Stat 322 – HW 6

Due Friday, Feb. 23

 

Remember to include your Minitab output.

 

1) Parents of children who speak at a young age like to believe that this bodes well for the child exhibiting high intelligence later in life. To investigate this possibility, researchers collected data on the age of first speaking (in months) and score on the Gesell aptitude test taken later in life for a sample of 22 children. The data can be found in gesell.mtw.

(a) Produce and describe (direction, strength, and form) a scatterplot of Gesell score vs. age of first speaking.

(b) Determine the regression equation for predicting a child’s Gesell score from the age at which he/she first speaks. Report the equation, along with the value of R2, and superimpose the line on the scatterplot. Provide an interpretation for the R2 value.

(c) Provide interpretations in context of the estimated slope and intercept coefficients.

(d) Do any of the children appear to be outliers in the age variable? If so, what is the ID number for this child? How long did it take him/her to speak? Also report the residual value for this child, and comment on whether it is exceptionally large (in absolute value) compared to other residual values.

(e) Remove this child from the analysis. Then reproduce a scatterplot and recalculate the regression equation and value of R2. Comment on how these have changed.

(f) Now also remove the child who took the next longest time to speak, again look at a scatterplot, and the regression equation and value of R2. Comment again on how these have changed.
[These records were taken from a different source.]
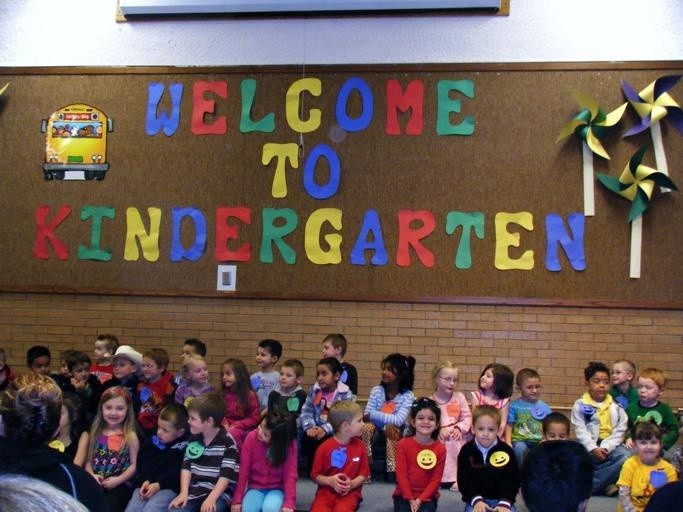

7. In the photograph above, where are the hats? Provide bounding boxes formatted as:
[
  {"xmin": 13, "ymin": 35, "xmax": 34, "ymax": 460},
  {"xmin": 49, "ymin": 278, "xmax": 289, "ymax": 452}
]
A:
[{"xmin": 105, "ymin": 345, "xmax": 143, "ymax": 366}]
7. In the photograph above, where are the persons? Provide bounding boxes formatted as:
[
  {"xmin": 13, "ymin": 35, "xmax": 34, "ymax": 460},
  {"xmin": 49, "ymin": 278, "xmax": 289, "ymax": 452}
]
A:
[
  {"xmin": 456, "ymin": 404, "xmax": 520, "ymax": 511},
  {"xmin": 571, "ymin": 358, "xmax": 682, "ymax": 512},
  {"xmin": 0, "ymin": 333, "xmax": 118, "ymax": 470},
  {"xmin": 392, "ymin": 397, "xmax": 446, "ymax": 512},
  {"xmin": 542, "ymin": 412, "xmax": 570, "ymax": 441},
  {"xmin": 84, "ymin": 332, "xmax": 371, "ymax": 511},
  {"xmin": 0, "ymin": 370, "xmax": 113, "ymax": 511},
  {"xmin": 365, "ymin": 353, "xmax": 416, "ymax": 484},
  {"xmin": 425, "ymin": 361, "xmax": 473, "ymax": 492},
  {"xmin": 470, "ymin": 363, "xmax": 552, "ymax": 470},
  {"xmin": 521, "ymin": 439, "xmax": 594, "ymax": 512}
]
(g) Write a paragraph explaining (as if to someone with no formal knowledge of statistics) why these summary statistics have changed so much and summarizing what these data reveal concerning the relationship between age of first speaking and aptitude for children.

 

2) problem 20 (p. 518)

 

3) The file TVlife.mtw lists the life expectancy and the number of people per television set in a sample of 22 countries.

(a) Produce and describe a scatterplot of life expectancy vs. people per television set.

(b) Take a log transformation of the people per TV variable.  Would it be appropriate to use the regression model with life expectancy and log(people per television)? (Discuss the residual plots.)

(c) Is the relationship between life expectancy and log(people per television) statistically significant? (State hypotheses and report test statistic, p-value, decision, and conclusion).

(d) Since the association is so strongly negative, one might conclude that simply sending television sets to the countries with lower life expectancies would cause their inhabitants to live longer.  Comment on this argument.

 

4) problem 73 (p. 551)

 

5) The data in mammals.mtw report the average gestation period (in days) and the average longevity (in years) for a variety of mammals. 

(a) Produce and discuss a scatterplot of gestation period vs. longevity. 

(b) Determine the regression equation for predicting gestation period from longevity (Fitted Line Plot). Comment on how well the line seems to describe the relationship between the variables.

(c) Conduct a residual analysis to investigate whether the assumptions of the regression model are satisfied here.  Comment on your findings.

(d) Take the logarithm (base 10) of each variable, and examine a scatterplot of log(gestation) vs. log(longevity).  Does the relationship appear to be roughly linear?

(e) Determine the regression equation for predicting log(gestation) from log(longevity).  Also report the value of R2.  Then conduct a residual analysis, and comment on your findings.

(f) Use this model to form a 95% prediction interval for the gestation period for a species of mammal whose longevity is 12 years.  [Hint: First find this prediction interval for log(gestation) using “Options” under Stat > Regression > Regression, then “back-transform” to find the interval for gestation.]

(g) Use this model to predict the gestation period for a mammal whose longevity is 20 years.  How does this interval compare (center and width) to the previous one?

(h) Use this model to predict (with a point estimate and with a 95% prediction interval) the gestation period for the human species of mammal, whose longevity is about 75 years.  Is your prediction reasonable?  Explain.